7 pm, Friday, May 17th, 2013
A Different Booklist
746 Bathurst Street

Keith Ellis (Professor Emeritus, York University, renowned Cuba specialist and among many other works author of the most complete English translation of the poems of José Martí)  & Isaac Saney (scholar on Cuba and Black Canadian history and currently working on the book "From Soweto to Cuito Cuanavale: Cuba, the War in Angola & Southern African Liberation') will discuss the significance of Race in Cuba: Essays on the Revolution and Racial Inequality by Esteban Morales Domínguez

Esteban Morales is one of Cuba’s most prominent Afro-Cuban intellectuals and its leading authority on the race question. Available for the first time in English, the essays collected here describe the problem of racial inequality in Cuba, provide evidence of its existence, constructively criticize efforts by the Cuban political leadership to end discrimination, and point to a possible way forward. Morales surveys the major advancements in race relations that occurred as a result of the revolution, but does not ignore continuing signs of inequality and discrimination. Instead, he argues that the revolution must be an ongoing process and that to truly transform society it must continue to confront the question of race in Cuba.

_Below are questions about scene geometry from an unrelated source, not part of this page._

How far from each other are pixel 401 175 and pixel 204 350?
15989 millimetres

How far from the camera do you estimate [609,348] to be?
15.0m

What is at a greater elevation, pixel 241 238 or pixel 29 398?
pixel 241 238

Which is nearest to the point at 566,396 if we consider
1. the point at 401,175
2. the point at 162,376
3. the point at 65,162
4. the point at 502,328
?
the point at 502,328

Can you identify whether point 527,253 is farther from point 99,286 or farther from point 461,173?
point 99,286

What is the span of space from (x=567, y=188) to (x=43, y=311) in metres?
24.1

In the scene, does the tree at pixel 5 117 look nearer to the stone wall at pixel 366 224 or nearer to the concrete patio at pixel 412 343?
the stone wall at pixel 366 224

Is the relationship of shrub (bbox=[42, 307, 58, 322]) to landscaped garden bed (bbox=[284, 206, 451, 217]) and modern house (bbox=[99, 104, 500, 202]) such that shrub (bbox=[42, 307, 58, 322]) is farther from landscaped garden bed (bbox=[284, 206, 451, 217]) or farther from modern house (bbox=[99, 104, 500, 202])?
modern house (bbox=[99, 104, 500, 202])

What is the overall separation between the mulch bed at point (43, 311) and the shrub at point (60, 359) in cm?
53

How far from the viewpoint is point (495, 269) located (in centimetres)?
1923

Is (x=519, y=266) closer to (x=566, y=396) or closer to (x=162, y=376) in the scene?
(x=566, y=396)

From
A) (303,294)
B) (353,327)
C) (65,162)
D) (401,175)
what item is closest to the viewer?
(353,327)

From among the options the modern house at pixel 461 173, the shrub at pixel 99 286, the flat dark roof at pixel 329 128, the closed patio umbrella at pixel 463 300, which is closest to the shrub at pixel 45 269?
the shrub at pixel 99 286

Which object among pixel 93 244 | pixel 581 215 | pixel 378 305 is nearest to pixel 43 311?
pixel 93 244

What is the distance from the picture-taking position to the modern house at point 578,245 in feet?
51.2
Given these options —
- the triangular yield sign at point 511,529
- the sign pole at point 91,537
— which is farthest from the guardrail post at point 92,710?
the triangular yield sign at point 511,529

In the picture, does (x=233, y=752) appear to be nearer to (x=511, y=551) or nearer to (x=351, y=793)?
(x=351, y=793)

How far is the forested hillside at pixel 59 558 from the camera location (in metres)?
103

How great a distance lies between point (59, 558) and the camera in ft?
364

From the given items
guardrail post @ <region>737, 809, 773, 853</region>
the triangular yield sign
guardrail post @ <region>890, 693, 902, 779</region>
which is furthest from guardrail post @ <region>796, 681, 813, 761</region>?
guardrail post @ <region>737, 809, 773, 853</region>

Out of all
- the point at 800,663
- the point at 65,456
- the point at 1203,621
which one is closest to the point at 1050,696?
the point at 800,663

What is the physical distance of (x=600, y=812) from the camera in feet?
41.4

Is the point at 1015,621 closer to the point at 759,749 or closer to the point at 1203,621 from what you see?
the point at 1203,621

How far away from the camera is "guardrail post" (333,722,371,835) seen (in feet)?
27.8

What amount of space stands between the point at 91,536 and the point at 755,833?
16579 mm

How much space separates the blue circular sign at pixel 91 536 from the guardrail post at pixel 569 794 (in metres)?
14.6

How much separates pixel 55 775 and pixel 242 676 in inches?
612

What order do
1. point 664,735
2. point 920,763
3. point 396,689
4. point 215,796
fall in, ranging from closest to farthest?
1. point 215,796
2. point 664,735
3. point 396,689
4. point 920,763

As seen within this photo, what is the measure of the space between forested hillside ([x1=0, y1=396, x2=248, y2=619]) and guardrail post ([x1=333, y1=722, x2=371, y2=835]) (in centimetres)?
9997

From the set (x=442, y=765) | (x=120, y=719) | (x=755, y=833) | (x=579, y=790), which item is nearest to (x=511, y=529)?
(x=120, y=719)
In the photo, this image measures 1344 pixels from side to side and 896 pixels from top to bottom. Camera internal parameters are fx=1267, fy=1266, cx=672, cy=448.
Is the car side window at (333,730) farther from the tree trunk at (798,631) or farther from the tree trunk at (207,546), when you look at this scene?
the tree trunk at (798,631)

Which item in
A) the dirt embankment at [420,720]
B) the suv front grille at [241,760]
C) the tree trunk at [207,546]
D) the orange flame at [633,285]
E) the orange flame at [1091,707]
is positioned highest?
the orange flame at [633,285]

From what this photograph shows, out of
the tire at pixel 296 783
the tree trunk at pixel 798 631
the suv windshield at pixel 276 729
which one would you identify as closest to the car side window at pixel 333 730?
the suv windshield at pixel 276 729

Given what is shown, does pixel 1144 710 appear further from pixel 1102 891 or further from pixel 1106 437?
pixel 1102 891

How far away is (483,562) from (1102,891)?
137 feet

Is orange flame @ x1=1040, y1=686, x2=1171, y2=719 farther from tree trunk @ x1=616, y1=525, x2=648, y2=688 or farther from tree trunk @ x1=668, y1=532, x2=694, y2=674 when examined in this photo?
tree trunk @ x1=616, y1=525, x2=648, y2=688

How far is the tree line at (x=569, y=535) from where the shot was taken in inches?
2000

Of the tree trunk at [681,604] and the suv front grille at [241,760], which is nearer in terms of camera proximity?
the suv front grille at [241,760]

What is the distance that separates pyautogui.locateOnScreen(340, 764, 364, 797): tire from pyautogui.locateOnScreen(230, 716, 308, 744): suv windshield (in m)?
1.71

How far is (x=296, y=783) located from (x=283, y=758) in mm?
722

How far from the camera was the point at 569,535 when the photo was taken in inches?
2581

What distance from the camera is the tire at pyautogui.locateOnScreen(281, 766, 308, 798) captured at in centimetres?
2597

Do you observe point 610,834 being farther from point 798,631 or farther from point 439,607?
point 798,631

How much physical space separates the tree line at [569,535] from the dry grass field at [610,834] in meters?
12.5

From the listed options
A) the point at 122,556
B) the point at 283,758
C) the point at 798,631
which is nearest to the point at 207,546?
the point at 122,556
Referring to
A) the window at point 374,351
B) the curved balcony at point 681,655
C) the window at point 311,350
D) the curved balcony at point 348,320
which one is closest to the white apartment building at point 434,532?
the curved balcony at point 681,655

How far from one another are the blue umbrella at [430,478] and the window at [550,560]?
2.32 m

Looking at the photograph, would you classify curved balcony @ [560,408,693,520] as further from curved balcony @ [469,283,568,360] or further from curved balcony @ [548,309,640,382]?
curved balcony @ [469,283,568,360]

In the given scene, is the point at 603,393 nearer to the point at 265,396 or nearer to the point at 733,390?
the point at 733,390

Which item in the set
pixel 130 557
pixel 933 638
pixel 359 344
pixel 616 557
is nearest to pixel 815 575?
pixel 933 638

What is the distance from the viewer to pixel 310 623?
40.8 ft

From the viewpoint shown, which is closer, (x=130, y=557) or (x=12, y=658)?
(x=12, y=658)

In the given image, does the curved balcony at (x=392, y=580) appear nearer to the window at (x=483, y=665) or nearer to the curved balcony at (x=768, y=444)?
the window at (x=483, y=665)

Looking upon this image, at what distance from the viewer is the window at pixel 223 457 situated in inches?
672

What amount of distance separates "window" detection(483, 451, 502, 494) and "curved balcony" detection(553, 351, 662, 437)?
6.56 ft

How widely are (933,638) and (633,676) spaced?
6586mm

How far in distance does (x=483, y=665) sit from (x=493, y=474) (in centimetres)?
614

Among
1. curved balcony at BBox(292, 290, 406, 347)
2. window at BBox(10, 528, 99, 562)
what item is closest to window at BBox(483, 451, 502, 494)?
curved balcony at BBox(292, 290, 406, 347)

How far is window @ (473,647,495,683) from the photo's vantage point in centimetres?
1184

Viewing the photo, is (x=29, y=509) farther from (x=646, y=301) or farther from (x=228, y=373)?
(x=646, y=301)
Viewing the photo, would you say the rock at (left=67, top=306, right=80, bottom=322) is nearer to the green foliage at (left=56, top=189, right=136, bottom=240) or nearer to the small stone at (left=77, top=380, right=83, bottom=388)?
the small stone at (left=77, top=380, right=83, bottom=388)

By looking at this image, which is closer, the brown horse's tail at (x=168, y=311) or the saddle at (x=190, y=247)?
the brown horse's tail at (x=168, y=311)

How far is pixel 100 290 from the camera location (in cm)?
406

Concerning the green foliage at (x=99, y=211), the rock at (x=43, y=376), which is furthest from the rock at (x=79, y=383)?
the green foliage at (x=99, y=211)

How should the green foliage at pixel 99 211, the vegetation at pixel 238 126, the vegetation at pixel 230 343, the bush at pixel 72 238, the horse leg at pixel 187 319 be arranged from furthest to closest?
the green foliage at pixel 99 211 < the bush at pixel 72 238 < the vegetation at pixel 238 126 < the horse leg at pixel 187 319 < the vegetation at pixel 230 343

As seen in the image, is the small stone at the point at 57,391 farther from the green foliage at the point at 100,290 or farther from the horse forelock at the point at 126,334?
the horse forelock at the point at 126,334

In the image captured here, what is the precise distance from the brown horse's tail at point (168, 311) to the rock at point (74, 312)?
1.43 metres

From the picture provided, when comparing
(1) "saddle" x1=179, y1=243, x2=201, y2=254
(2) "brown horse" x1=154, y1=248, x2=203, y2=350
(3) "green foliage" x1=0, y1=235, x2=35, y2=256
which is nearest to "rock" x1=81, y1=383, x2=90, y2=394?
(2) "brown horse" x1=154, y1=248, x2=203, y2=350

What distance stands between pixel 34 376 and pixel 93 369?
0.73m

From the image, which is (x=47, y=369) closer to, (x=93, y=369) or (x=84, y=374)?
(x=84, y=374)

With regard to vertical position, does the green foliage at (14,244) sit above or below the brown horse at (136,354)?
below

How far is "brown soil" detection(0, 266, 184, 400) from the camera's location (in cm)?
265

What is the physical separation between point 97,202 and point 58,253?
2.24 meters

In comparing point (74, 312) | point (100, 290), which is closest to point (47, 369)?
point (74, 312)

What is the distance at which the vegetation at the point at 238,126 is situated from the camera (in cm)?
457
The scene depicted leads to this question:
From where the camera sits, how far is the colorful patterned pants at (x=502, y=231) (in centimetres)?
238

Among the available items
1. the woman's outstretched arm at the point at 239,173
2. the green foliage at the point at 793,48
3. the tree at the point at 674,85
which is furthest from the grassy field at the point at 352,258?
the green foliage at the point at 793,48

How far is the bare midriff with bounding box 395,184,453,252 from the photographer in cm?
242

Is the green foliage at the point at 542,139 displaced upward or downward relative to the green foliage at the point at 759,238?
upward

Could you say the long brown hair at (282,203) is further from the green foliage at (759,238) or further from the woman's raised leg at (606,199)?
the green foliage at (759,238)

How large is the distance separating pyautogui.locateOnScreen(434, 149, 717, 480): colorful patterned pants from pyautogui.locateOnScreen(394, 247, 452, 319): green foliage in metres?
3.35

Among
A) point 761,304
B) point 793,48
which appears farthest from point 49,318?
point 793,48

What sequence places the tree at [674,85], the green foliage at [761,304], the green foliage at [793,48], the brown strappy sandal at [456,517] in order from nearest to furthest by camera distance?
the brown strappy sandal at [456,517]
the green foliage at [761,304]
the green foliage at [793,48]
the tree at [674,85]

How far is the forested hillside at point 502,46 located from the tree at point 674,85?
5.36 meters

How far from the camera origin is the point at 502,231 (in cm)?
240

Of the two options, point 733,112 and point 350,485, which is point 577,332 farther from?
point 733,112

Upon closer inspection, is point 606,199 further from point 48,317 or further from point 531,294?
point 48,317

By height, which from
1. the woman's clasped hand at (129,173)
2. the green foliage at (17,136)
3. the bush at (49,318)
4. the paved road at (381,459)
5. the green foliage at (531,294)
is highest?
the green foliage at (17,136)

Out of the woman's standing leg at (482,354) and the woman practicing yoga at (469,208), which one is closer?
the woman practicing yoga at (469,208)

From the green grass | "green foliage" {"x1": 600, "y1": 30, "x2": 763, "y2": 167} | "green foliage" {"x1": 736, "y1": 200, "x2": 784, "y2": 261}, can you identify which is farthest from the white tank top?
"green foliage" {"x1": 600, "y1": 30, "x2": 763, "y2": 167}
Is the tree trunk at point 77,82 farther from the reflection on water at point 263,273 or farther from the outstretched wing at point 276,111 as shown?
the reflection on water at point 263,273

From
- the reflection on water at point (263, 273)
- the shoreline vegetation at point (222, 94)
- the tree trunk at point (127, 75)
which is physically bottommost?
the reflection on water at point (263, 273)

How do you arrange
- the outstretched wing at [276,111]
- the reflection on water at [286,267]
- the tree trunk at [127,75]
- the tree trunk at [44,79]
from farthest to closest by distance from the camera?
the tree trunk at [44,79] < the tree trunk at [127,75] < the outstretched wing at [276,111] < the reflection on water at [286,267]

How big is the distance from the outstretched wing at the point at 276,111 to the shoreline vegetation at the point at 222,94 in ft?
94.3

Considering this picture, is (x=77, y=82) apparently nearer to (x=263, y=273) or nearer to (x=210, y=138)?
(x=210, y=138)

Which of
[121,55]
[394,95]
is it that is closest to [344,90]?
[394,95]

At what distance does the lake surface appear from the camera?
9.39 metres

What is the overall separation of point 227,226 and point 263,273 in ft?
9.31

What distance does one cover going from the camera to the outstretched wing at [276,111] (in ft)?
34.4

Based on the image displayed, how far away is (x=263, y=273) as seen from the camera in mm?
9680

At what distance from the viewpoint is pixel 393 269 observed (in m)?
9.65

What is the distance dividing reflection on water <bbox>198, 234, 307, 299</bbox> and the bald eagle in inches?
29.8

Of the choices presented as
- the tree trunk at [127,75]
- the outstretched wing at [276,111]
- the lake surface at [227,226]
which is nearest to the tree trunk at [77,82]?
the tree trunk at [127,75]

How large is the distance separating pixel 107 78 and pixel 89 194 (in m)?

Cuba is now engaged in broad and profound debate on race. Ellis & Saney will address why Cuba has exercised such a profound hold and influence on the worldwide Black struggle for equality, freedom and self-determination. Examining the more than 54-year history of the Cuba Revolution (encompassing its successes and setbacks, twists and turns),  They will discuss the meaning and relevance of Cuba for present-day struggles and imaginings of a world centred on social justice, human dignity and genuine emancipation.

 


 

Esteban Morales Domínguez (born in Matanzas, Cuba, 1942) has been an active participant in the Cuban revolutionary project for the past fifty years and is one of Cuba’s most prominent Afro-Cuban intellectuals. He is a member of the Cuban Academy of Sciences, has held numerous academic posts, and has been awarded three times by both the Cuban Academy of Sciences and the Ministry of Higher Education. He is the principal or co-author of fifteen books and has published more than a hundred theoretical articles; his 2007 book, Desafios de la problemáticas racial en Cuba (Challenges of the Racial Question in Cuba) was the first book-length academic publication on this subject by a scholar based in Cuba since the 1959 revolution.The revolutionaries, Morales understood, sought to establish a more just and egalitarian society. But Morales, an Afro-Cuban, knew that the complicated question of race could not be ignored, or simply willed away in a post-revolutionary context. Today, he is one of Cuba’s most prominent Afro-Cuban intellectuals and its leading authority on the race question.